Lock reentry problem
We all know Redis Distributed locks are mutually exclusive
. If for a key Locked , If it's time to key The corresponding lock hasn't failed yet , Use the same key Lock it up , Probably fail .
you 're right , Most scenes are OK .
Why most scenes ?
Because there are such scenes :
Suppose in a request , You need to get a menu tree or classification tree that meets the conditions . With
menu
For example , This requires starting from the root node in the interface , Recursively traverse all the child nodes that meet the conditions , Then assemble it into a menu tree .It should be noted that the menu is not static , Operating students in the background system can dynamically add 、 Modify and delete menus . To ensure that in the case of concurrency , It is possible to obtain the latest data every time , You can add
Redis Distributed lock
.Add
Redis Distributed lock
The idea is right . But then came the question ,Recursively traverses multiple times in a recursive method , The same lock is added every time . Of course, the first layer of recursion can lock successfully , But the second layer of recursion 、 The third level ... The first N layer , No, it will fail to lock ?

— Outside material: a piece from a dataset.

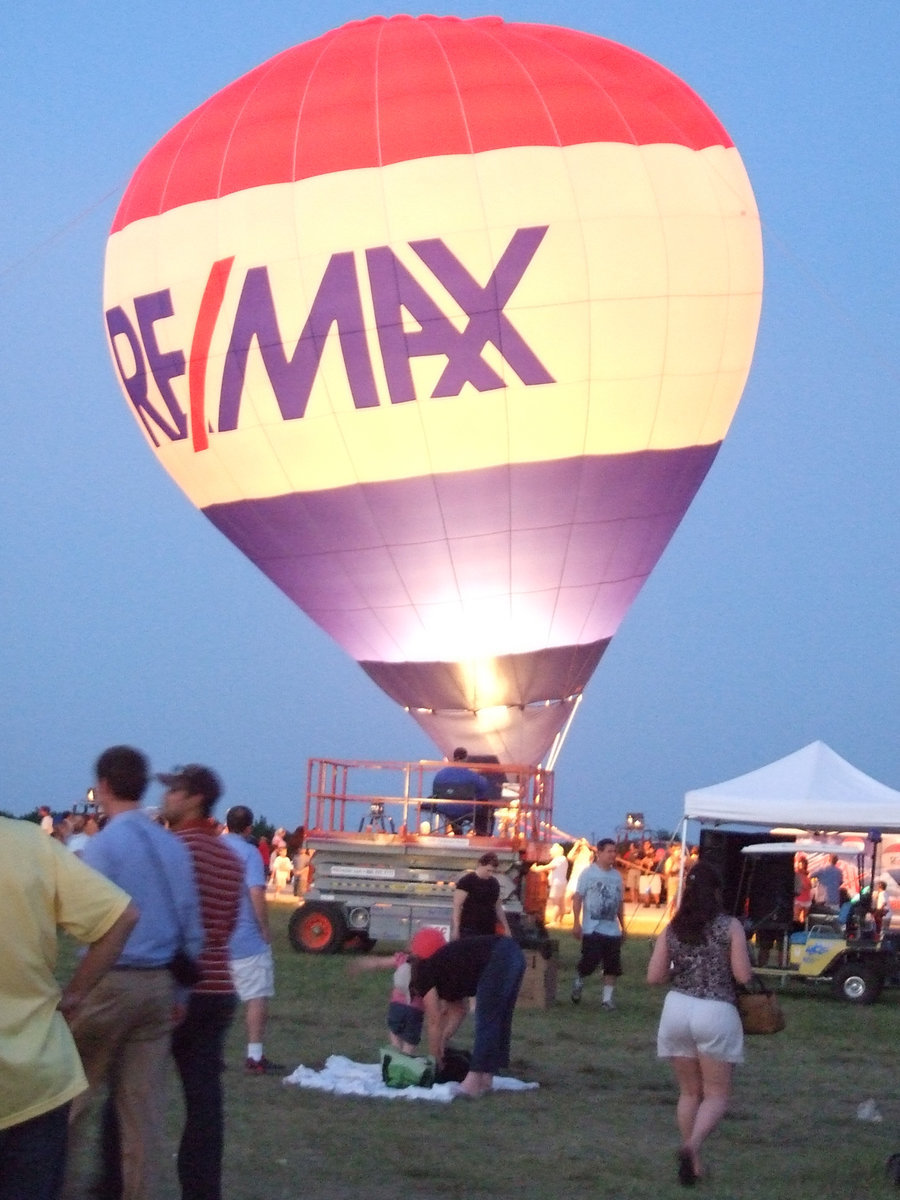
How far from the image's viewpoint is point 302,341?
19516 mm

The pseudo code of locking in the recursive method is as follows :
private int expireTime = 1000;
public void fun(int level,String lockKey,String requestId){
try{
String result = jedis.set(lockKey, requestId, "NX", "PX", expireTime);
if ("OK".equals(result)) {
if(level<=10){
this.fun(++level,lockKey,requestId);
} else {
return;
}
}
return;
} finally {
unlock(lockKey,requestId);
}
}
If you use it directly , Looks like there's no problem . But after the final execution of the program, it was found that , There is only one result waiting for you : Something unusual happened
.
because Start at the root node , The first layer of recursive locking succeeded , The lock hasn't been released yet , It goes directly to the second level of recursion . Because the lock is called lockKey, And the value of requestId The lock already exists , Therefore, the second level recursion probability will fail to lock , Then return to the first layer . The first layer then releases the lock normally , Then the whole recursive method directly returns .

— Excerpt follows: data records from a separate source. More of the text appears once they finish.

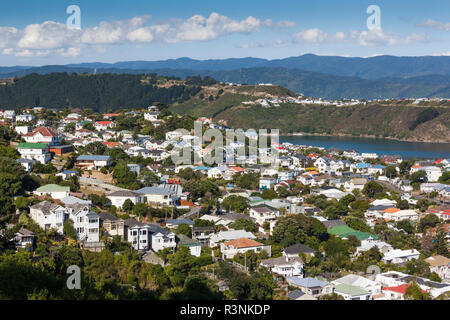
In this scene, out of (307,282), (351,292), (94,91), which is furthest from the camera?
(94,91)

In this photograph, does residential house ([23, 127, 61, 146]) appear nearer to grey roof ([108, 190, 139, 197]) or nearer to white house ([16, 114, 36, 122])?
grey roof ([108, 190, 139, 197])

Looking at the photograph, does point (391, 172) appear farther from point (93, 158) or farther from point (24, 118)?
point (24, 118)

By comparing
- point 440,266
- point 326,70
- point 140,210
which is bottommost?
point 440,266

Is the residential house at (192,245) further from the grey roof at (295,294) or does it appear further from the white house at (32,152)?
the white house at (32,152)

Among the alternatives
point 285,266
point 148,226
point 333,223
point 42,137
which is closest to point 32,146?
point 42,137
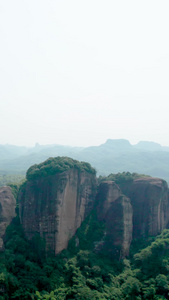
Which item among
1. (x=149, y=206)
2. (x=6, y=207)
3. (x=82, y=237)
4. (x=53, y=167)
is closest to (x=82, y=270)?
(x=82, y=237)

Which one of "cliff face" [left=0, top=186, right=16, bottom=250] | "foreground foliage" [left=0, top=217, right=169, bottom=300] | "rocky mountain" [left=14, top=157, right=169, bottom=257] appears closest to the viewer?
"foreground foliage" [left=0, top=217, right=169, bottom=300]

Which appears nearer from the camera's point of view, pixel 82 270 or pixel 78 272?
pixel 78 272

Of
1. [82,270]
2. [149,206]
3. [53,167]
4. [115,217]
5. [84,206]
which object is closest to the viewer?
[82,270]

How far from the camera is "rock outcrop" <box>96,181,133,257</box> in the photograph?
2589cm

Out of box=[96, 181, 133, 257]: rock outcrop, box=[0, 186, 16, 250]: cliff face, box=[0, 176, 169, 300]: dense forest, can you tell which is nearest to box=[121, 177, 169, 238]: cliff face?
box=[0, 176, 169, 300]: dense forest

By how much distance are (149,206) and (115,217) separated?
4.50 m

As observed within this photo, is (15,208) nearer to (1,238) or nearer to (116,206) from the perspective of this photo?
(1,238)

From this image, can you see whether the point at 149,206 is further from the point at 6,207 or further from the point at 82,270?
the point at 6,207

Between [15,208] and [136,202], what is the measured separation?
551 inches

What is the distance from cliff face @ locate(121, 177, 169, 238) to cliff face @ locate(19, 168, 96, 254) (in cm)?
601

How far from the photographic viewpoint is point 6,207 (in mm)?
26281

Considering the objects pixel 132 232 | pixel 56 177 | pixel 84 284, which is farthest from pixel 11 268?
pixel 132 232

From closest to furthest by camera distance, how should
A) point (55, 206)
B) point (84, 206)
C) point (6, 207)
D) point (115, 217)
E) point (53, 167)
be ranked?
1. point (55, 206)
2. point (6, 207)
3. point (53, 167)
4. point (115, 217)
5. point (84, 206)

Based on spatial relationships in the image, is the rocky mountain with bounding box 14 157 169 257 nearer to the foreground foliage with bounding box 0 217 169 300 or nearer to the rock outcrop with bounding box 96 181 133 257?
the rock outcrop with bounding box 96 181 133 257
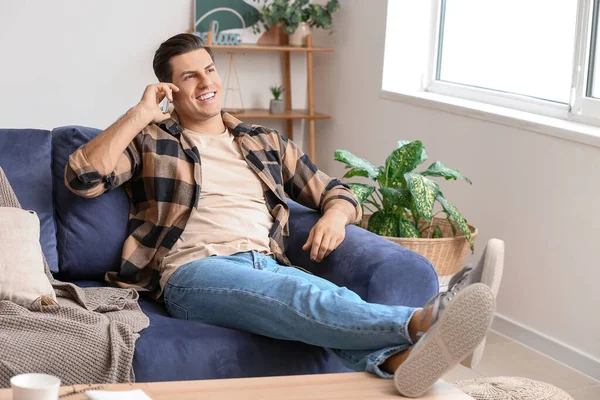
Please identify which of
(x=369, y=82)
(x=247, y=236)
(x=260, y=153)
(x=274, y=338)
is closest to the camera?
(x=274, y=338)

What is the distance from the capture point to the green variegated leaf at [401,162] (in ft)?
9.96

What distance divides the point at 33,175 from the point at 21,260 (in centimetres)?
37

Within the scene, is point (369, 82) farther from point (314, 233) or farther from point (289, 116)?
point (314, 233)

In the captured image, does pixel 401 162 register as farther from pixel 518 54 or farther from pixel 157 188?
pixel 157 188

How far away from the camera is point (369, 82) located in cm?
432

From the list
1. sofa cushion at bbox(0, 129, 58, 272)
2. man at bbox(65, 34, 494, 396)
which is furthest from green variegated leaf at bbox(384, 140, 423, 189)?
sofa cushion at bbox(0, 129, 58, 272)

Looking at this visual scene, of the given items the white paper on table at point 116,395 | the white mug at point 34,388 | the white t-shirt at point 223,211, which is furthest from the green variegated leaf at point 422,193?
the white mug at point 34,388

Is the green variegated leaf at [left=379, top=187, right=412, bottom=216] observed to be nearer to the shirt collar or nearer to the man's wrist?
the man's wrist

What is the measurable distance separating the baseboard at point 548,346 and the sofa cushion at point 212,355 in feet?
4.02

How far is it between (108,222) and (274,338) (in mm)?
643

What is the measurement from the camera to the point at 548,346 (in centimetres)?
316

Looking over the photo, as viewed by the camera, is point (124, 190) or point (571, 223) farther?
point (571, 223)

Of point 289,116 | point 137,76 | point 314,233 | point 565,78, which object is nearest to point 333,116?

Now , You know what's wrong ?
you 're right , The recursive method actually only performs the first level of recursion and returns , Other layer recursion failed due to locking , There's no way to execute .
So how to solve this problem ?
answer : Use
Reentrant lock
.
With Redisson Framework for example , Its interior realizes the function of reentrant lock
.
thus it can be seen ,Redisson stay Redis The Jianghu status of distributed lock is very high .

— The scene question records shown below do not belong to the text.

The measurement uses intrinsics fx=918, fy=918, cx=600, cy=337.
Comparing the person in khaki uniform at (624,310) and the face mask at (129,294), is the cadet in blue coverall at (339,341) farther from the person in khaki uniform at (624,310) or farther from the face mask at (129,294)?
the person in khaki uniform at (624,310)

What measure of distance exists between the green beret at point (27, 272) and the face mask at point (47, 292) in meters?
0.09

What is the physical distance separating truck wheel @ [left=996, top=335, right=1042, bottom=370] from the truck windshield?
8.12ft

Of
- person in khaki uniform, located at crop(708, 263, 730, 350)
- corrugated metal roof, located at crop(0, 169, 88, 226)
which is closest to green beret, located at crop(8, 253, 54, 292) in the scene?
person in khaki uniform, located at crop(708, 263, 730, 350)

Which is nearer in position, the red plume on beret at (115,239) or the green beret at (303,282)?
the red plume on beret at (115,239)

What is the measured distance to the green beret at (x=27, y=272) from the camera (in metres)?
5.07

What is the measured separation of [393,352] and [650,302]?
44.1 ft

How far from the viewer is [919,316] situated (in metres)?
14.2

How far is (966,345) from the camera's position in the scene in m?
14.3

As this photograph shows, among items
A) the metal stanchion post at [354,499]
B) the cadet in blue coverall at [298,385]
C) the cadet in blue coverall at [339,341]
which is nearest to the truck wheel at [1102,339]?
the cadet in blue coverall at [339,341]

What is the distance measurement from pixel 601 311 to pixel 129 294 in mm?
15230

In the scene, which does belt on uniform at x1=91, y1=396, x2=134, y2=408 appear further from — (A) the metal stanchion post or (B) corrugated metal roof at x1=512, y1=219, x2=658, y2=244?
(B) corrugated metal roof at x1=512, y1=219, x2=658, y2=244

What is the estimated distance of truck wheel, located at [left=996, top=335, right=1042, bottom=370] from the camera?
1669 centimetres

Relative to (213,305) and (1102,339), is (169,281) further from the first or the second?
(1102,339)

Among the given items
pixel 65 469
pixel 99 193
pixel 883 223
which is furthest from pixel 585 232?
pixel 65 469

The pseudocode is as follows :
private int expireTime = 1000;
public void run(String lockKey) {
RLock lock = redisson.getLock(lockKey);
this.fun(lock,1);
}
public void fun(RLock lock,int level){
try{
lock.lock(5, TimeUnit.SECONDS);
if(level<=10){
this.fun(lock,++level);
} else {
return;
}
} finally {
lock.unlock();
}
}
The code above may not be perfect , Here is just a general idea , If you have such needs , The above code is for reference only .
Next , Chat Redisson Implementation principle of reentrant lock .
Locking is mainly realized through the following script :
if (redis.call('exists', KEYS[1]) == 0)
then
redis.call('hset', KEYS[1], ARGV[2], 1); redis.call('pexpire', KEYS[1], ARGV[1]);
return nil;
end;
if (redis.call('hexists', KEYS[1], ARGV[2]) == 1)
then
redis.call('hincrby', KEYS[1], ARGV[2], 1);
redis.call('pexpire', KEYS[1], ARGV[1]);
return nil;
end;
return redis.call('pttl', KEYS[1]);
- KEYS[1]: Lock name
- ARGV[1]: Expiration time
- ARGV[2]:uuid + “:” + threadId, May be considered as requestId
- First judge if the lock name does not exist , Lock it .
- Next , Judge if the lock name and requestId Values exist , Then use hincrby The command gives the lock name and requestId The value of count , Every time 1. Pay attention to the , Here is the key to re-enter the lock , If the lock is re entered once, the value will be increased 1.
- If the lock name exists , But it's not worth it requestId, The expiration time is returned .
Releasing the lock is mainly realized through the following script :
if (redis.call('hexists', KEYS[1], ARGV[3]) == 0)
then
return nil
end
local counter = redis.call('hincrby', KEYS[1], ARGV[3], -1);
if (counter > 0)
then
redis.call('pexpire', KEYS[1], ARGV[2]);
return 0;
else
redis.call('del', KEYS[1]);
redis.call('publish', KEYS[2], ARGV[1]);
return 1;
end;
return nil
- First judge if the lock name and requestId Value does not exist , Then return directly .
- If the lock name and requestId The value is , Then re-enter the lock reduction 1.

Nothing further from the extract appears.